■ REQUIREMENT
Count the lines of the records that contain the string "this", treating uppercase and lowercase letters as distinct. Provide only the number.

■ Spatial data with pictures
>> BEGIN
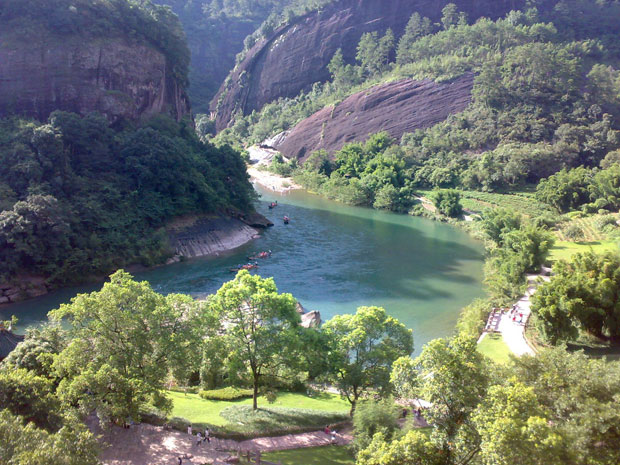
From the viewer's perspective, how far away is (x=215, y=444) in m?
18.4

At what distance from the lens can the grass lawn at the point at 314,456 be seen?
17234 mm

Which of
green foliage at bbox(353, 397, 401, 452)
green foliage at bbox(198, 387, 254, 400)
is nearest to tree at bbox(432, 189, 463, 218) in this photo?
green foliage at bbox(198, 387, 254, 400)

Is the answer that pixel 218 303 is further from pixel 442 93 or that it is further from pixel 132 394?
pixel 442 93

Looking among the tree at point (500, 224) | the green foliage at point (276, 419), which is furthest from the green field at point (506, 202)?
the green foliage at point (276, 419)

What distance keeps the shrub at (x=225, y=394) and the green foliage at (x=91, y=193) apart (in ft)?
77.7

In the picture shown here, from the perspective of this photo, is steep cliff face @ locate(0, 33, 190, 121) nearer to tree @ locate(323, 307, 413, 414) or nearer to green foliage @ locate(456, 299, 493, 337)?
green foliage @ locate(456, 299, 493, 337)

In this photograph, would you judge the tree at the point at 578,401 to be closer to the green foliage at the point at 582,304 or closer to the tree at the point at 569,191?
the green foliage at the point at 582,304

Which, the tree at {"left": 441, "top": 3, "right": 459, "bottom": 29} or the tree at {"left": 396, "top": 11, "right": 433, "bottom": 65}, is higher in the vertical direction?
the tree at {"left": 441, "top": 3, "right": 459, "bottom": 29}

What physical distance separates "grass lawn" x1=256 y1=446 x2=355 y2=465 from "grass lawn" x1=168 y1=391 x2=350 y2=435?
157 centimetres

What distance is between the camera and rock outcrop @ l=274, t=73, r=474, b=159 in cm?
8962

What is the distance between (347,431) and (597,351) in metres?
15.3

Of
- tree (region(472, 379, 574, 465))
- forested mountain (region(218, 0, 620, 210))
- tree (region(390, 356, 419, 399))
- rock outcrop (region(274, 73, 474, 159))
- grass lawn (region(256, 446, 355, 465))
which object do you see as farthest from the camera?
rock outcrop (region(274, 73, 474, 159))

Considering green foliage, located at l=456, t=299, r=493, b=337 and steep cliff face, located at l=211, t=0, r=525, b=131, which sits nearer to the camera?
green foliage, located at l=456, t=299, r=493, b=337

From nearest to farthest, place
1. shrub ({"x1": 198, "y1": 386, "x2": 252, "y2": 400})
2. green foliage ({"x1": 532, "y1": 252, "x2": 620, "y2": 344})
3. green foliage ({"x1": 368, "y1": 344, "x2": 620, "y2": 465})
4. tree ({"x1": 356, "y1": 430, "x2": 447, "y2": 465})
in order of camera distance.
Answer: green foliage ({"x1": 368, "y1": 344, "x2": 620, "y2": 465})
tree ({"x1": 356, "y1": 430, "x2": 447, "y2": 465})
shrub ({"x1": 198, "y1": 386, "x2": 252, "y2": 400})
green foliage ({"x1": 532, "y1": 252, "x2": 620, "y2": 344})
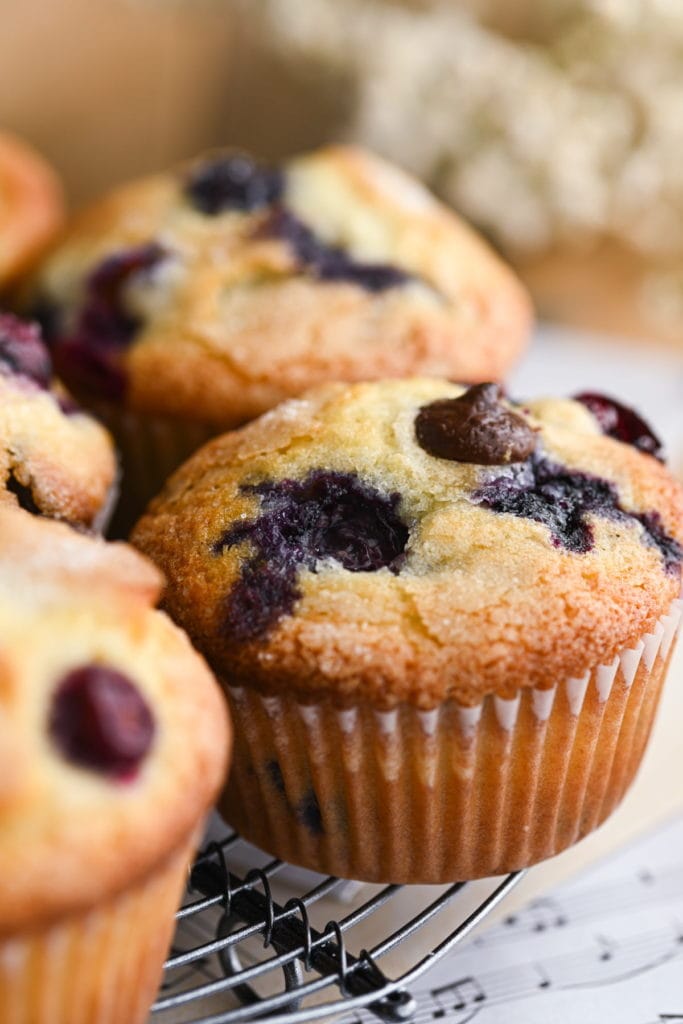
>> END
■ CORRECT ANSWER
3